4 Tips for Beating the 360 Feedback Heat
Once you receive your feedback it is important that you sit down with your manager to discuss your results and create an action plan for development. To ensure you arrive at the meeting cool, calm and collected (and adequately prepared), follow our 4 tips below. Remember that the goal of the 360 review discussion is to work collaboratively with your manager to analyze results, surface critical themes, and tackle your plan for moving forward with development actions. Try not to sweat it.
Do your homework to prep before the meeting. Review your 360 feedback report and be prepared to discuss with your manager. Ask yourself:
- What themes do you see across the data? For example, consistency across both quantitative and qualitative data, similarities in behavioral examples of your performance, correlation between self and others’ ratings, etc.

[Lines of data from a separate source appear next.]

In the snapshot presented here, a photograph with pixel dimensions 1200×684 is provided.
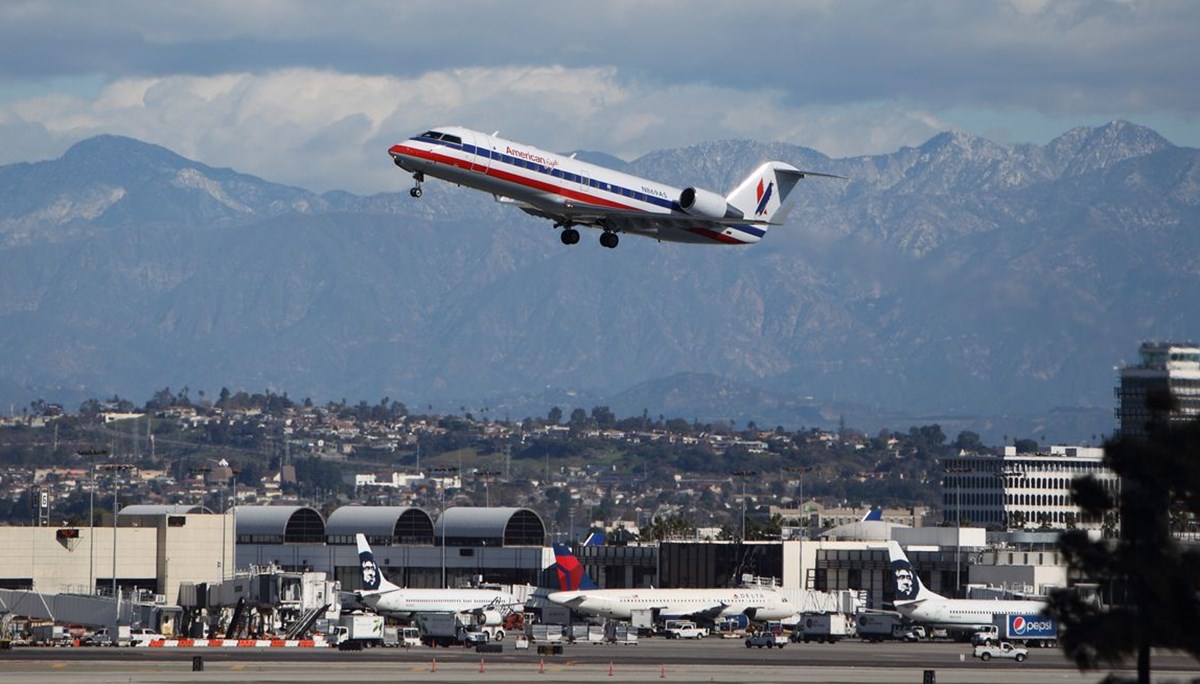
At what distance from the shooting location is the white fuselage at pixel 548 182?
100188mm

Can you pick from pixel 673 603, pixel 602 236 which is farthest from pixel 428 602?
pixel 602 236

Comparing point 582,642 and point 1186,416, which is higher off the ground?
point 1186,416

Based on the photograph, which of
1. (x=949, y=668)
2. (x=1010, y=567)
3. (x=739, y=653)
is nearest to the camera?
(x=949, y=668)

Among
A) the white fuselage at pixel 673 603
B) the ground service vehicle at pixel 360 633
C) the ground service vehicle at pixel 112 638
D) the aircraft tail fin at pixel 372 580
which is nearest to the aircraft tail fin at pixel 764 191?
the ground service vehicle at pixel 360 633

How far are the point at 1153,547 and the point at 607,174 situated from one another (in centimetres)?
5700

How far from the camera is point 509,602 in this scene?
157000mm

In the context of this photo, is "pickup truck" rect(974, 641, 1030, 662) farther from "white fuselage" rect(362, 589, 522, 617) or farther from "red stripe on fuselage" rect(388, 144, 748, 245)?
"white fuselage" rect(362, 589, 522, 617)

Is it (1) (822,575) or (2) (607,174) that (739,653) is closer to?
(2) (607,174)

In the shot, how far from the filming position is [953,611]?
14000 centimetres

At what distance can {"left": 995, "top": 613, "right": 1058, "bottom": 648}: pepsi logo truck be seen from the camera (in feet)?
416

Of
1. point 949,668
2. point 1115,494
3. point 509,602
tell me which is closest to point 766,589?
point 509,602

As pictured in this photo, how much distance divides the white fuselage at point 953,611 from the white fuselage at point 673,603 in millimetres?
14992

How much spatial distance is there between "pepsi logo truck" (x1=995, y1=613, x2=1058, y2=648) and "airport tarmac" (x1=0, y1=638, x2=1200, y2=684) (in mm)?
2739

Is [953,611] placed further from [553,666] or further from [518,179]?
[518,179]
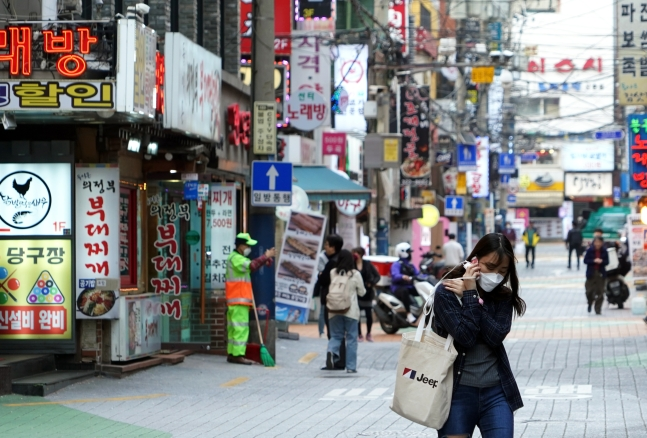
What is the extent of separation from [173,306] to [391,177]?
21909mm

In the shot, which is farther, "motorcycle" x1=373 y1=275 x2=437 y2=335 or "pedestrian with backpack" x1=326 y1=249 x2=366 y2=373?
"motorcycle" x1=373 y1=275 x2=437 y2=335

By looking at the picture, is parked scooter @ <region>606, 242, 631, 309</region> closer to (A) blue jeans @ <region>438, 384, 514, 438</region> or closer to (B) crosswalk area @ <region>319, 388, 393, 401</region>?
(B) crosswalk area @ <region>319, 388, 393, 401</region>

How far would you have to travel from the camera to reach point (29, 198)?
15359mm

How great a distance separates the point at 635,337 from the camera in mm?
22109

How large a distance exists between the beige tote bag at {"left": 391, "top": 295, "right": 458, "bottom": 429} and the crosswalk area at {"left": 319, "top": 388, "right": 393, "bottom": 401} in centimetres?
767

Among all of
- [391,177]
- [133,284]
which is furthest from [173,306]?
[391,177]

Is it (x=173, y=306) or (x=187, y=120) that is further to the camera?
(x=173, y=306)

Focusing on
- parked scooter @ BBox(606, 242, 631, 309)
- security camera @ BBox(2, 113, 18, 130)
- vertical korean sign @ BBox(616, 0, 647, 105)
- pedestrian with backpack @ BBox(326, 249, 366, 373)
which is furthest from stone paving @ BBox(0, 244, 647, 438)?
parked scooter @ BBox(606, 242, 631, 309)

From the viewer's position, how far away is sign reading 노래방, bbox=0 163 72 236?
50.3 feet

- Where are their discrepancies between your own ratings and others?
- Where do you stand on your overall strengths and development needs?
Because you have had time to digest your 360 feedback, you should have ample time to work through purely emotional reactions and be able to adequately process the information prior to the meeting. Despite this, be wary of negative emotional reactions during the meeting and ensure you maintain professionalism throughout to maximize productivity with your manager.
- DO: Listen, remain open-minded, and brainstorm ideas;
- DON’T: React defensively to feedback including blaming, denying, and rationalizing.
Remember that we all have areas where improvement is necessary, and that this is likely the goal of the process. Ask yourself what you hope to personally achieve and how and when you will hold yourself accountable for development. Collaborate with your manager to decipher the take-home message from your feedback report and brainstorm a detailed action plan and timetable for change.
- Focus on only 1 or 2 areas that will be moderately challenging for you to change.
- Commit to change by a given deadline, with interim performance check-in’s.
We all have lots of ingrained habits and despite hearing it from half the company we sometimes still find it difficult to fight through our old ways. Obtaining ongoing support from others who can contribute honest face-to-face feedback about your progress on a regular basis will ultimately make you more accountable. Research tells us that having this type of social support framework in place is one of the key goals to success so don’t skip it!
If it fits with your culture, consider starting a social change group where everyone posts their goals and updates with accomplishments, encouraging notes, and engaging and helpful dialogue. Read more about 360 feedback and social support – 360 Feedback Goes Social.
With these tips in hand, there is no need to fear the 360 performance review discussion. Improving in areas where you are seeing consistent feedback from the team will go a long way towards enhancing your working relationships and enable everyone to collaborate together more effectively. Remember, others are also receiving feedback and looking to make changes so do your part.